We can select his column and take the min.
dist_df['Masoud'].min()
0.0
But this will return zero, because it’s the distance to the same sentence, so we can drop that row of the column
dist_df['Masoud'].drop('Masoud')
Demeus Alves 3.162278
Ryan Booth 4.123106
Brianna MacDonald 2.645751
Jair Delgado 3.605551
Shawn Vincent 3.316625
Jacob Afonso 3.464102
Ryan Buquicchio 4.242641
Nick McCaffery 3.162278
David Perrone 2.828427
Rony Lopes 3.605551
Patrick Dowd 2.828427
Ruifang Kuang 3.000000
Name: Masoud, dtype: float64
Then min gives us the the value that’s the minumum.

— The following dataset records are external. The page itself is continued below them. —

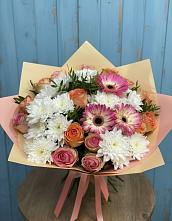 Букет цветов из:  Розы, Герберы и Хризантемы в Фирово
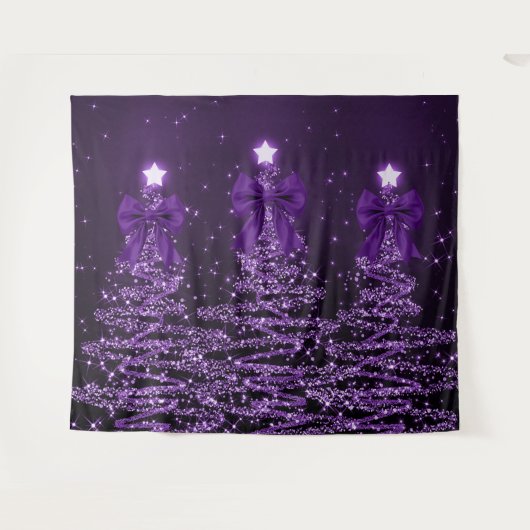 Tenture Christmas Sparkling Trees Purple Faux Bow (Devant (Horizontal))
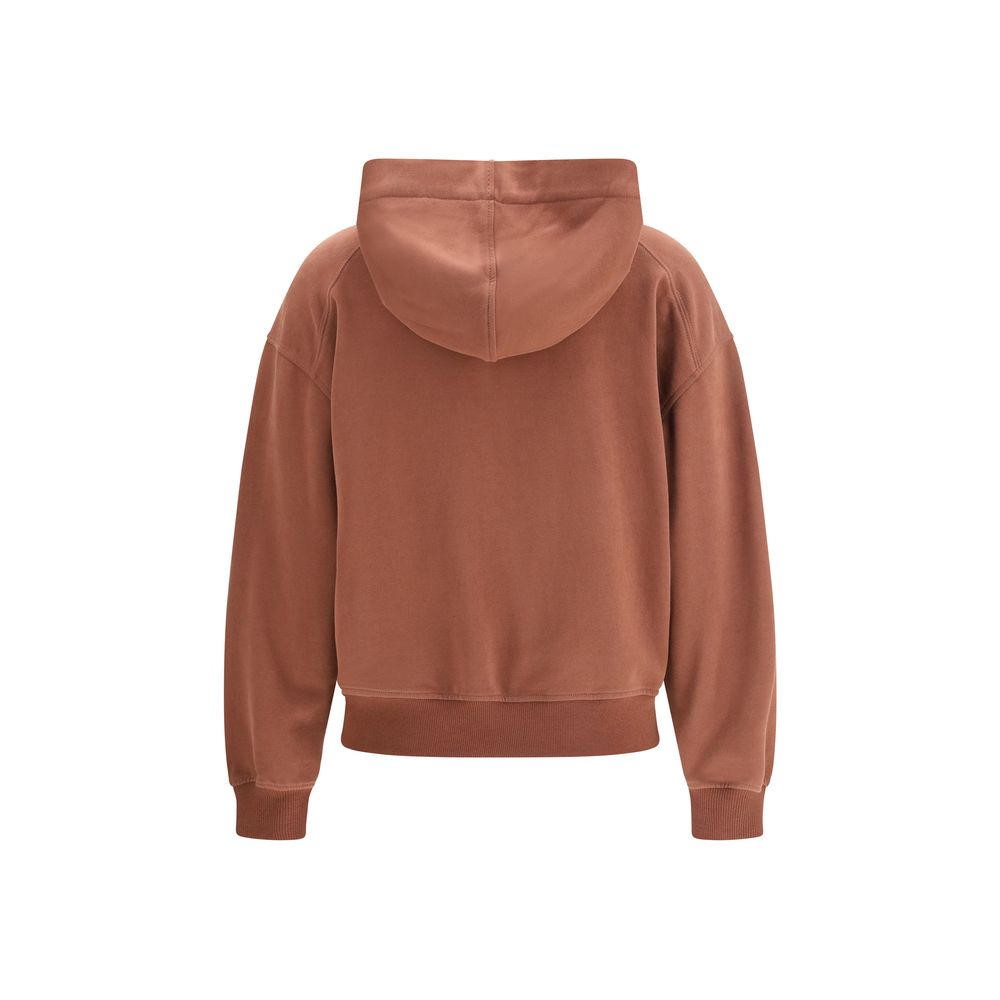 Brunello Cucinelli Brown Cotton Sweatshirt with Shiny Zipper Pull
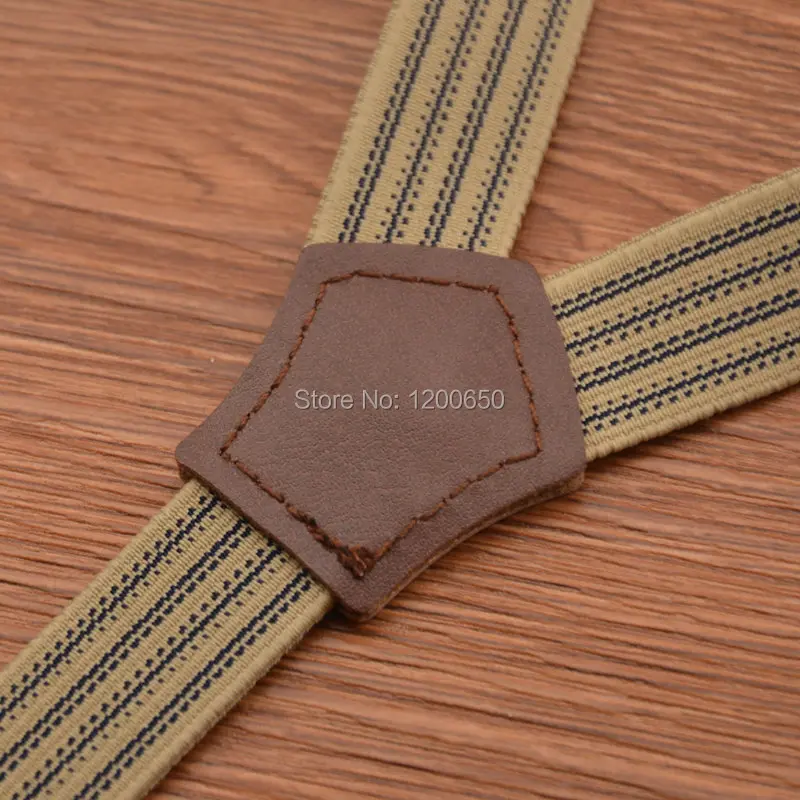 Подтяжки с 3 зажимами винтажные регулируемые бронзовые подтяжки в полоску модная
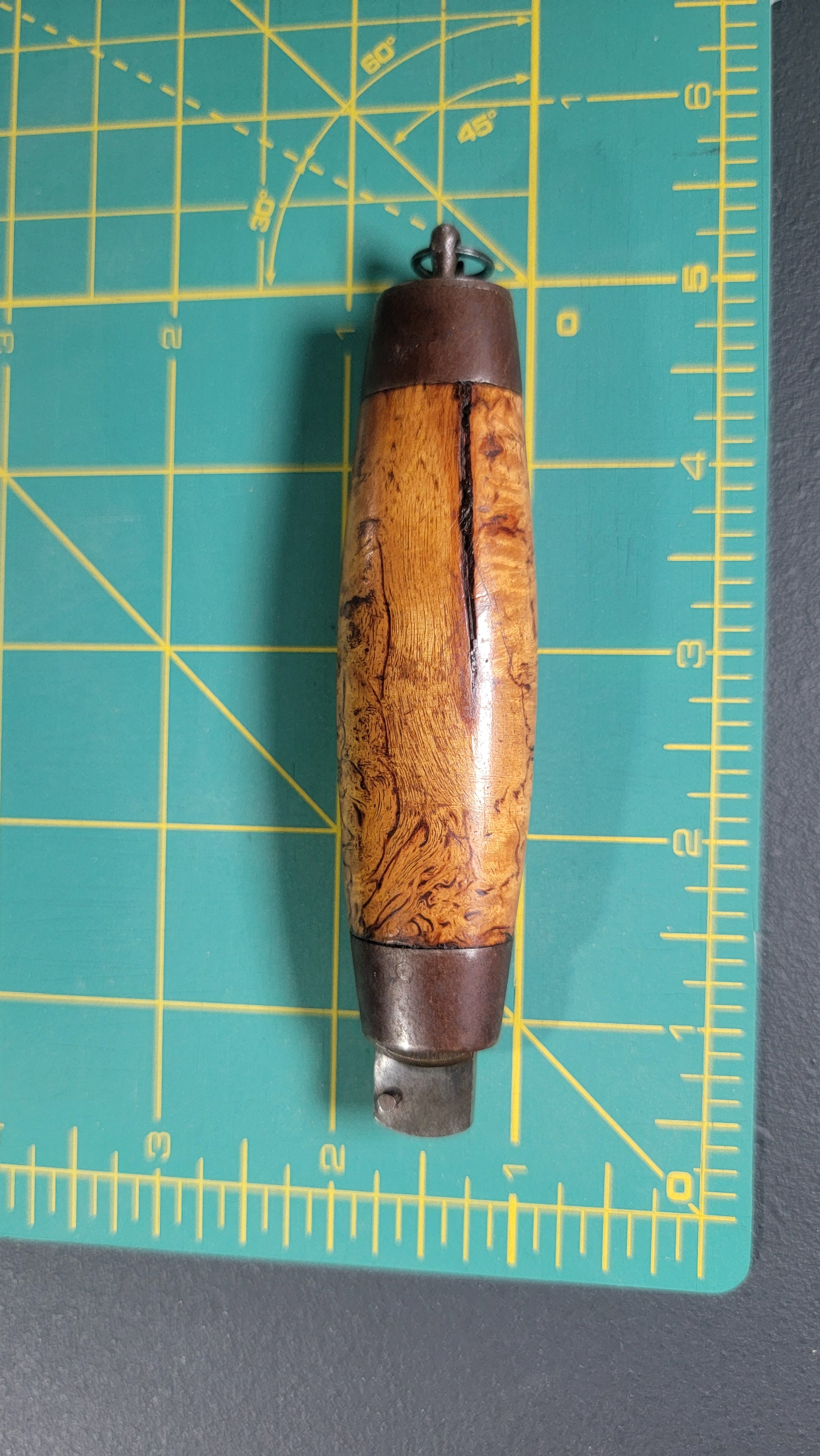 Antique Joh. Engström Eskilstuna Barrel Folding Knife - Curly Birch Handle - c.1874-1917
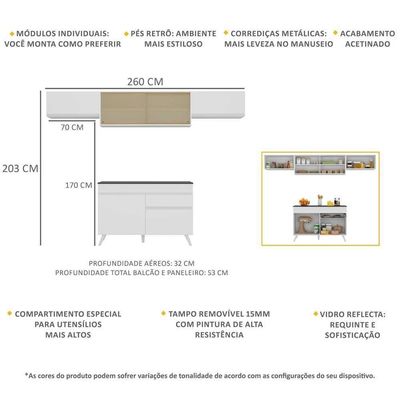 Armário De Cozinha Compacta 260cm Veneza Multimóveis V3698 Branco Branco
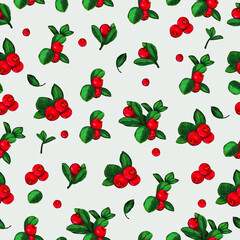 Red bilberry seamless pattern, branch with leaves, red berries. Lingonberry botany illustration. Organic food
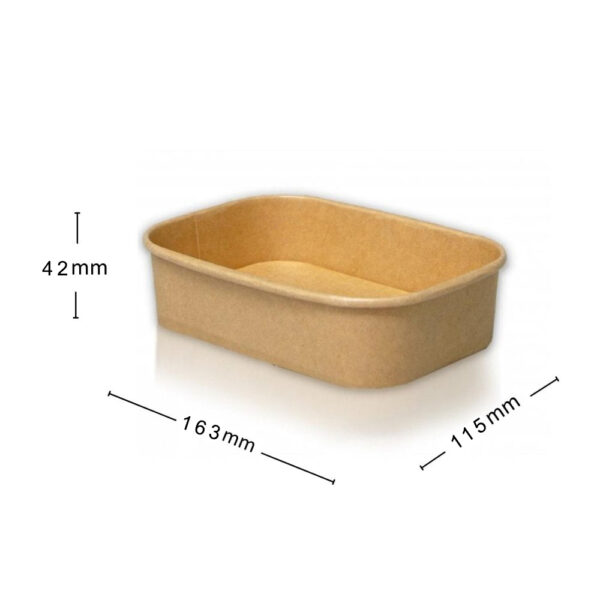 Small 18oz/500ml Paper Rectangular Container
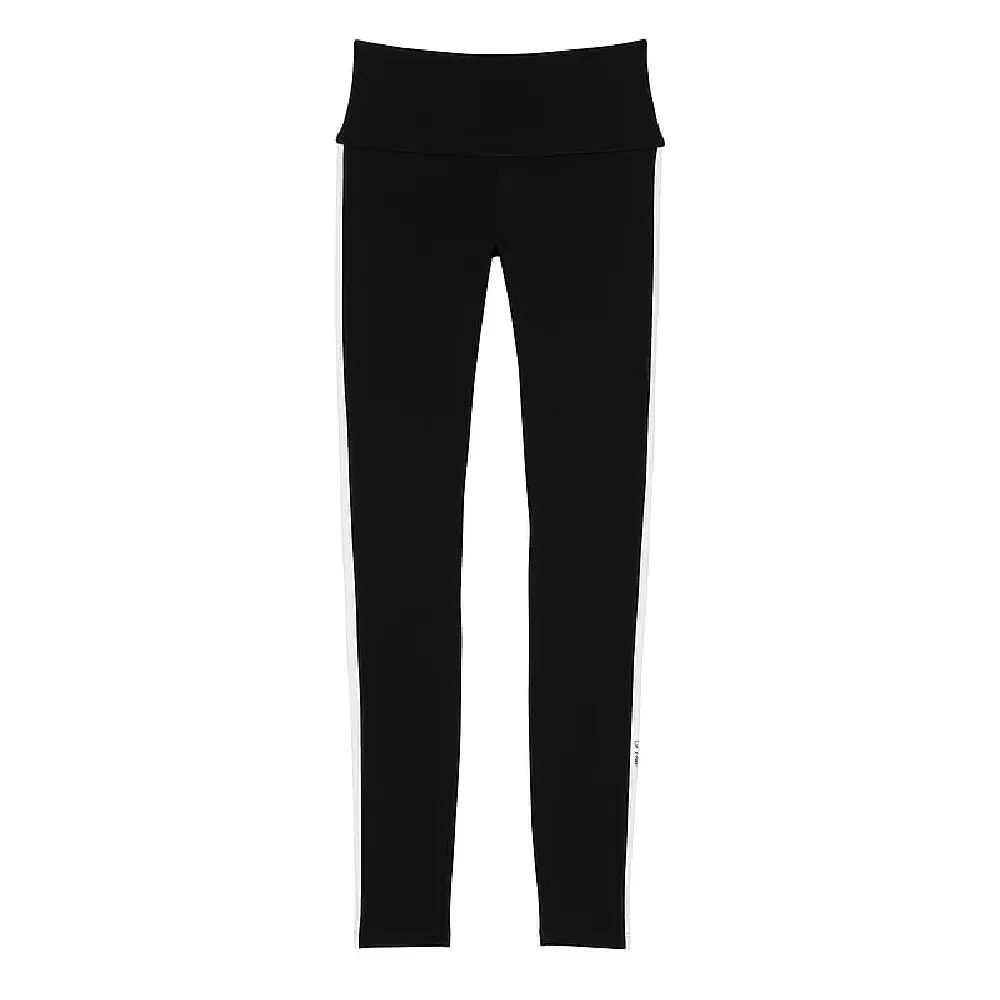 

Леггинсы Victoria's Secret Pink Cotton Mid-rise Foldover, черный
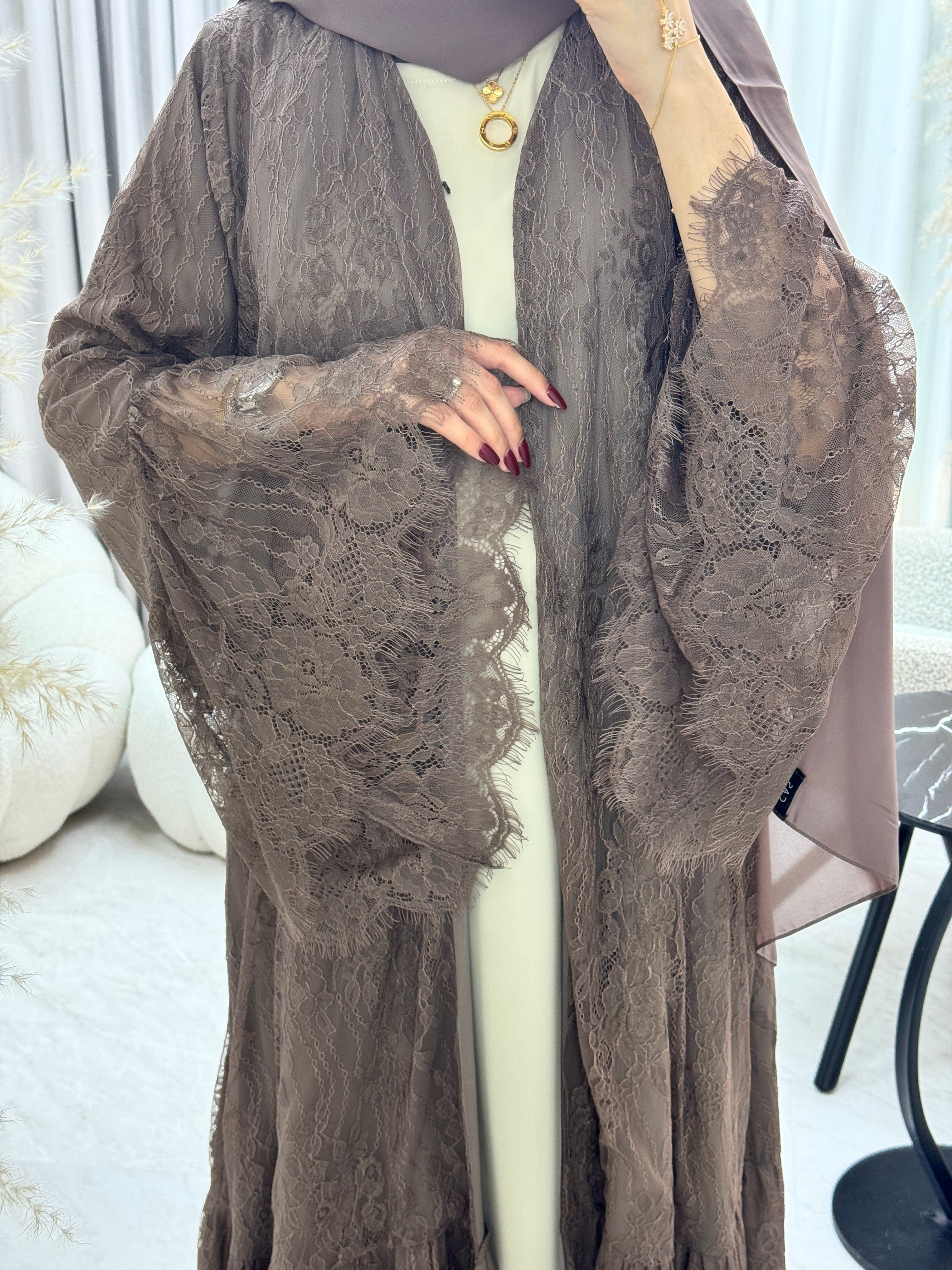 Cocoa Dantel Abaya with Sheila – Luxury Arabic Abaya – CAS Abaya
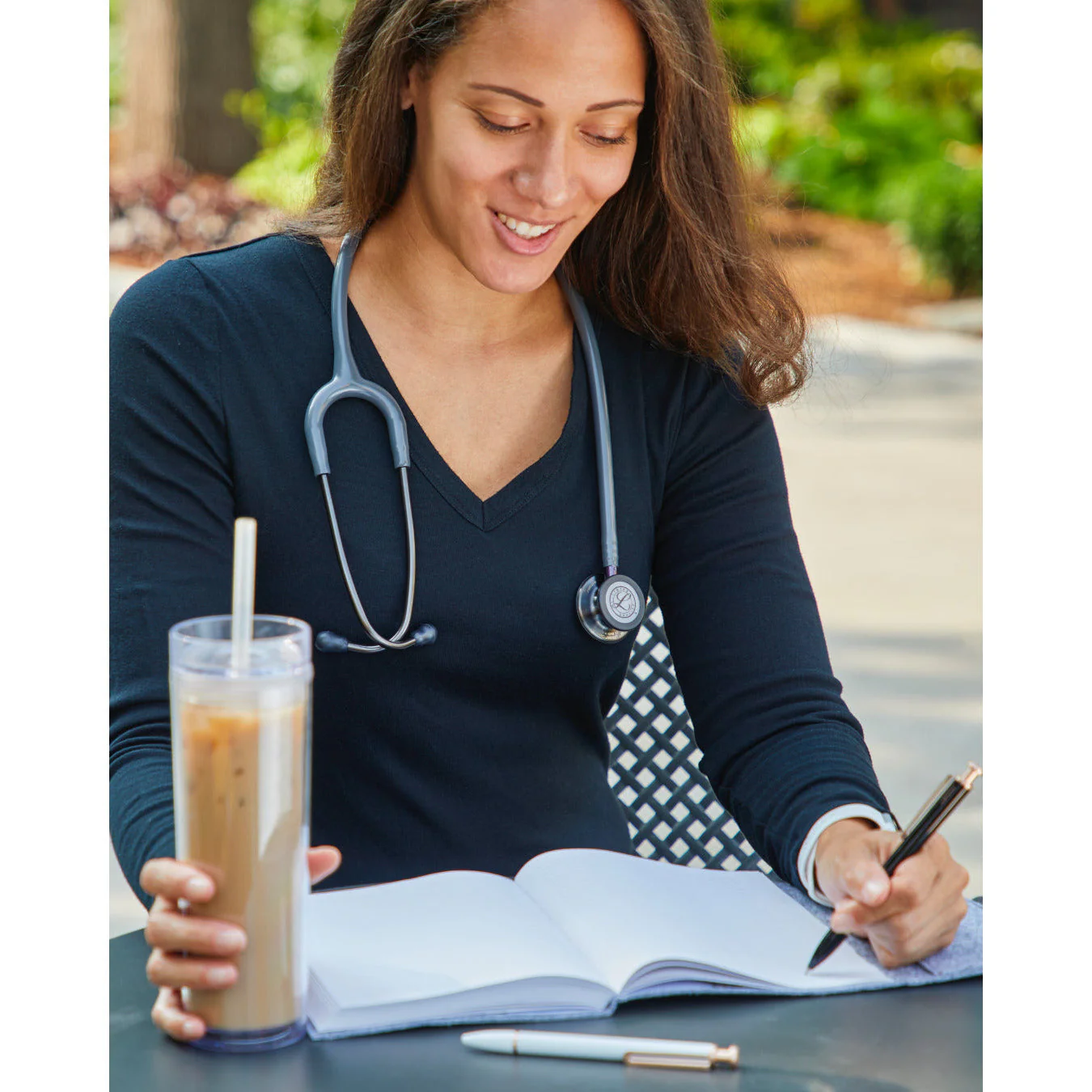 Littmann Classic III Monitoring Stethoscope: Smoke & Gray - Violet Stem 5873 - Over Engraved - Image 3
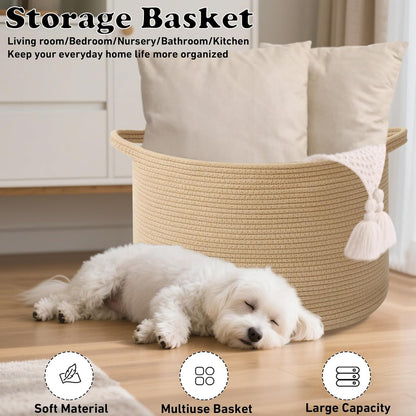90L Large Blanket Basket,Rope Woven Laundry Basket-Yellow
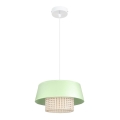Lustr na lanku CONA 1xE27/60W/230V pr. 35 cm zelená ratan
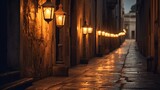 Fototapeta Uliczki - A row of antique lanterns casting warm light on a deserted alley at dusk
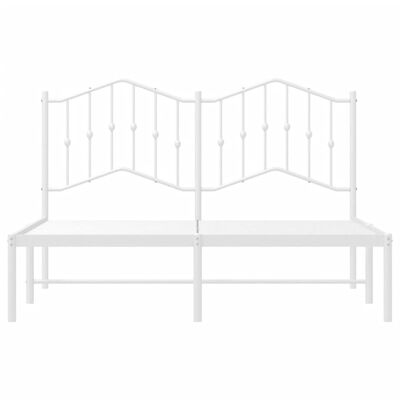 vidaXL Cadre de lit métal sans matelas et tête de lit blanc 150x200 cm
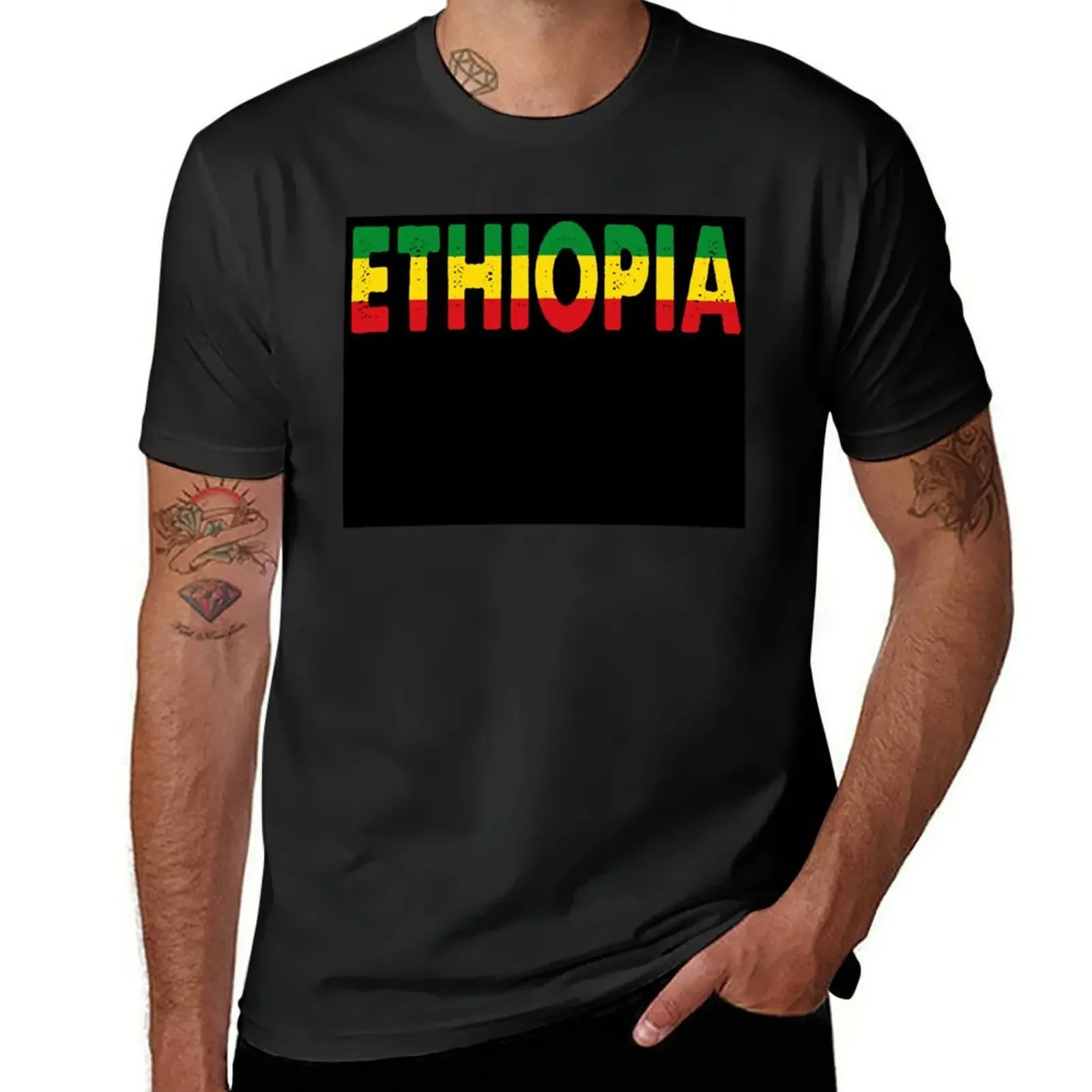 

Buitiful Ethiopian flag on text T-Shirt quick drying customizeds customs design your own man t shirt funny t shirts for men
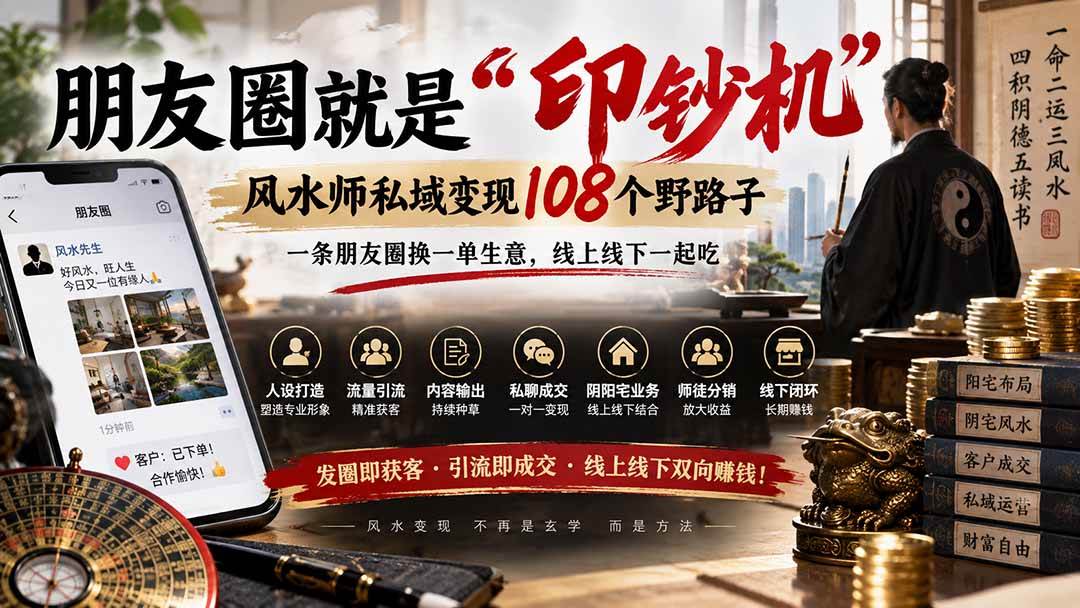 （20464期）朋友圈就是“印钞机”，风水师私域变现108个野路子，一条朋友圈换一单生意，线上线下一起吃【文档】-离锋创库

dist_df['Masoud'].drop('Masoud').min()
2.6457513110645907
We can use idx min instead.
dist_df['Masoud'].drop('Masoud').idxmin()
'Brianna MacDonald'
Try it yourself¶
Which two people wrote the most similar sentences?
Using the feature space defined by the text above, what would the following sentence be as a vector?
“Thanksgiving is a short week”?
“Rainy, windy days are cold”
What word was used the most in the whole set of sentences?